Sentiment analysis – analysis

Last night’s supper was brilliant for a host of reasons, not least of which being the food served at the awesome Rules restaurant in London. I was there with, amongst others, Chris Condron – a wonderful man I met through Young Rewired State. Conversation ranged from the antics of Edward VII and Lillie Langtry to sentiment analysis (the former I am comfortable with, the latter I was fascinated by).

Anyone working in the world of digital media is used to the feeling of playing catchy uppy, adopting the look of the slightly baffled whilst trying desperately to keep up and learn. That was me last night.

Today I hounded Chris for an explanation of sentiment analysis, and he gave me the following:

Crudely, semantic analysis gives you a non-statistical (unlike search engines) sense of what something (say, an article) is about.

Sentiment analysis uses semantic analysis techniques to measure that against a set of known criteria, eg is a text pro or anti something?

It’s already being used in the financial world. It could be a really cool tool (especially when run across live data [such as Twitter] rather than flat text articles) for brand management. Marketers can use it to test in real time the public’s reaction to a product launch.

Before rapidly handing me over to his much heralded colleague Dr Jarred McGinnis:

It’s a computer that analyses text for keywords and phrases and determines the positive or negative sentiment of the story. For example, “Paddington Bear sucks” would probably be determined to be negative where the statement “Paddington Bear is a hero” would be positive.

The technology is not very accurate but still useful. One example of its use is to monitor mainstream and social media for negative or positive trends with respect to your company or one of its products.

Now, I am rapidly becoming a huge fan of championing the ability of talented people whilst genuflecting to the power of the computer. As the work in my field diverges ever more on information, data and ontologies, so my respect for the statisticians and analysts grows; and my understanding of the limits of computers, and the limits of humans. I am not sure whether to proudly embrace my ever-increasing knowledge of librarian skills and understanding of the importance of cataloguing languages: Dublin Core and the like – or to run away. What I do know, is that it is increasingly important to spend time making sure that the human involvement in the digital revolution is carefully balanced with the awesome power of the computer.

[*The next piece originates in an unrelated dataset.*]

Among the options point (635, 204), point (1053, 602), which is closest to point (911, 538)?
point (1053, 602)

So we come to sentiment analysis. Whilst doing my own homework on this tonight, I understand that it is essentially an ontology of words or phrases that are assigned positive or negative associations. Using this as a framework, you can throw a whole load of content at this wall of good and bad – and have it separated cleanly into positive and negative, using the brilliant processing power of the computer.

To give you an example that Dr J showed me http://www.newssift.com/index.jsp. Using the search box, I can put in a topic. The resulting page gives me bucket loads of information; the graph on the top left is the sentiment analysis, some useful MIS and source material is included and the main centre gives me the search results being analysed. I won’t do it for you, you go and play.

However, what has kept me most intrigued is the semantic search bit, (by semantic I mean refined associated search). Once you have run your initial search, the results page lets you add search terms to refine the results and gives you ever more detailed information.

Now, I don’t know how you would use this – I would say with a note of caution: this is just data being thrown at a pretty brutal analysis tool of positive and negative feeling (something a computer can only do by cataloguing good/bad feeling words against online content) – but it is the first step I have seen in digitally automating the mood of the nation on any given topic.

Please do let me know of other tools that you know of that have refined this further, (don’t google it – I already have!), and please do let me know your thoughts on this. I will certainly be playing about a bit more with this stuff.